How Beyonce Harms Black Women
I was delighted when bell hooks called Beyonce a terrorist. It isn’t because I have any particular scorn for the deified star, or that I actually think she is threatening, but more so it was simply a treat to see hooks getting some attention. And after all, calling a beloved celebrity in America a terrorist is, sadly, at the very least, newsworthy.
But I was let down, almost immediately, as it became another missed opportunity for much needed cultural scrutiny. The coverage was reduced to banal clickbait headlines, “Beyonce—a Terrorist?” and feminists calling other feminists bad feminists. Meanwhile, Bill O’Reilly, per usual, moralized sex for the conservative right. And The Atlantic, somehow thought it a good idea to try and compare hooks to O’Reilly, which was a goddamned travesty.
Nobody cared to give the black feminist who taught at Yale the time of day. Nobody cared trace her arguments. Jezebel tried to do this and failed, and then called her the old aunt at the dinner table. hooks is a philosopher who has written some 30 books. A far cry from your aunt.

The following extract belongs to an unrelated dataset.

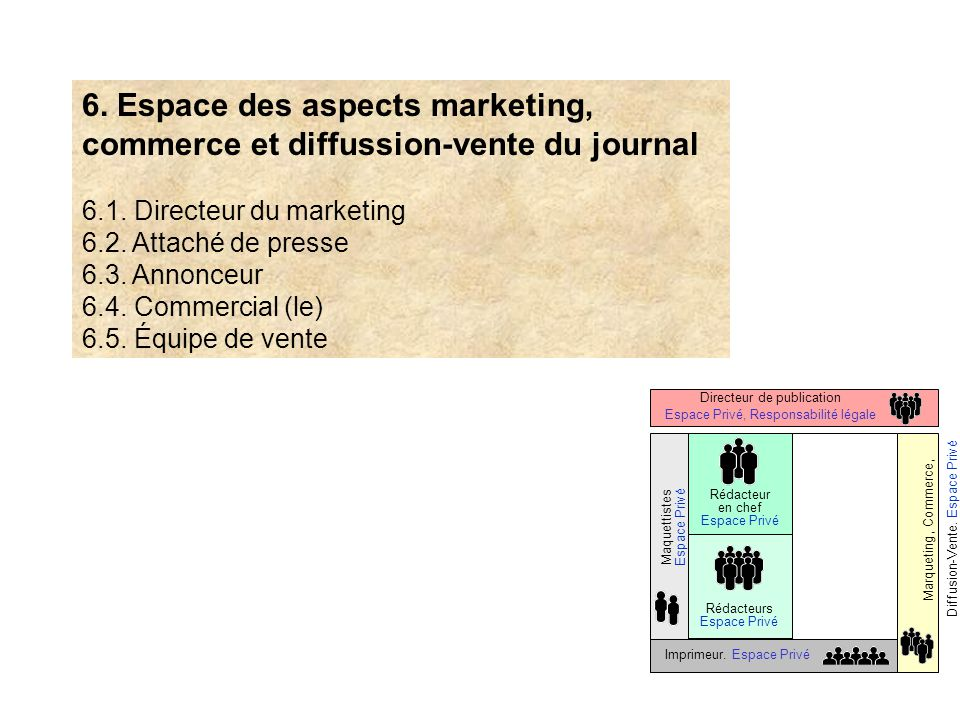 6. Espace des aspects marketing, commerce et diffussion-vente du journal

Before getting into why all of that is an issue, let’s first ask this one question: who in the shit is bell hooks? bell hooks, intentionally not capitalized, is the pen name for Gloria Jean Watkins. A black feminist and critical theorist, her work analyzes the intersections of capitalism, race, and gender through a postmodern framework. What this means, in the vein of Hennessy Youngman, is that bell hooks doesn’t give a fuck who your daddy or mommy is, and what they taught you. It’s actually best you throw that knowledge in the trash to understand cultural theory, anyway.

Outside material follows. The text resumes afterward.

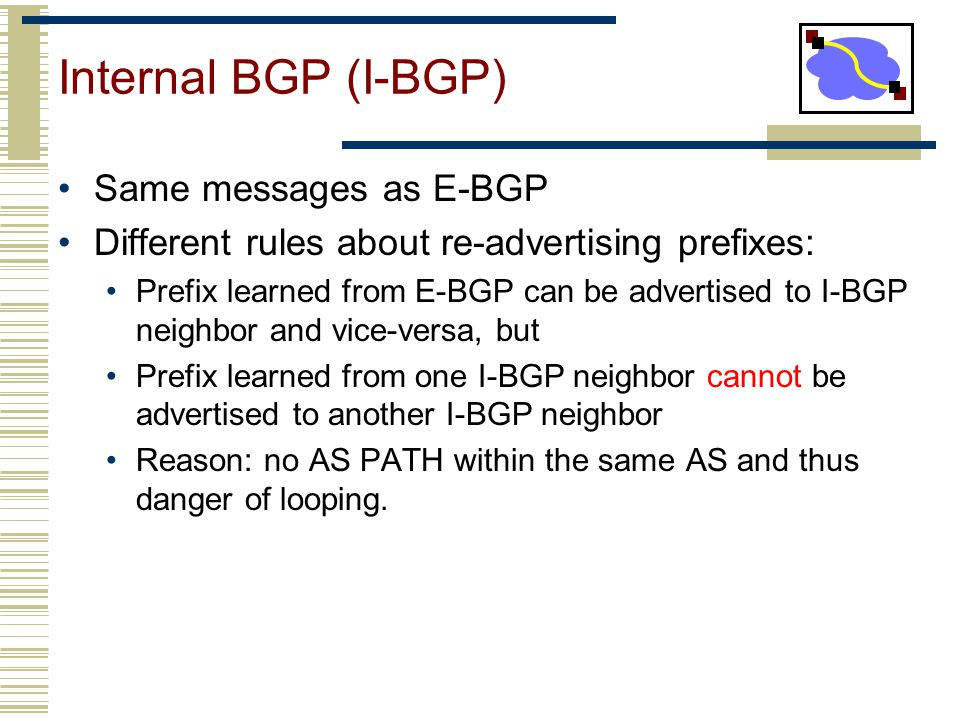 Internal BGP (I-BGP) Same messages as E-BGP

Let’s walk through some of hooks’ arguments as to why she might see Beyonce and when I say Beyonce here I don’t mean Beyonce Knowles, the woman, is a terrorist, I’m talking Beyonce as a brand as a product of hostility. When hooks said that Beyonce, “is colluding in the construction of herself as a slave,” just who is she accusing Beyonce of colluding with? A racist capitalist consumer culture, that’s who.

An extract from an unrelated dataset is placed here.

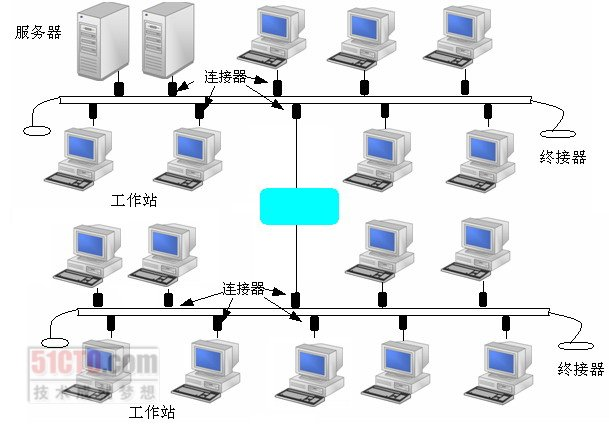 图3-7  双总线结构网络互联示例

Rich Juzwiak at Gawker wished for hooks to write an essay on Beyoncé’s “specific terrorism.” Well, luckily hooks has an entire book of essays called Black Looks: Race and Representation, and one essay in particular stands out as useful here: Eating the Other: Desire and Resistance. hooks says,
“The commodification of Otherness has been so successful it is offered as a new delight, more intense, more satisfying than normal ways of doing and feeling. Within commodity culture, ethnicity becomes ‘spice,’ seasoning that can liven up the dull dish that is white culture.” (21)
What hooks wants us to recognize is that the entertainment industry, this applies to apexcelebrities especially, is bound at the hip to a capitalist consumer culture, a culture which hooks believes is racist. In the quote above, hooks is arguing that black identity is not being embraced like it is claimed to be and that Beyonce is not empowering women, but rather she is selling a commodified black identity. Black identity, according to hooks, has become the “spice” that makes the normalized, perhaps even stale, white identity something more endurable. hooks is critical of Beyonce and other black artists (especially blackmale artists) because they are selling an identity to,
“Masses of young people dissatisfied by U.S. imperialism, unemployment, lack of economic opportunity, afflicted by the postmodern malaise of alienation, no sense of grounding, no redemptive identity, [who] can be manipulated by cultural strategies that offer Otherness as appeasement, particularly through commodification.” (25)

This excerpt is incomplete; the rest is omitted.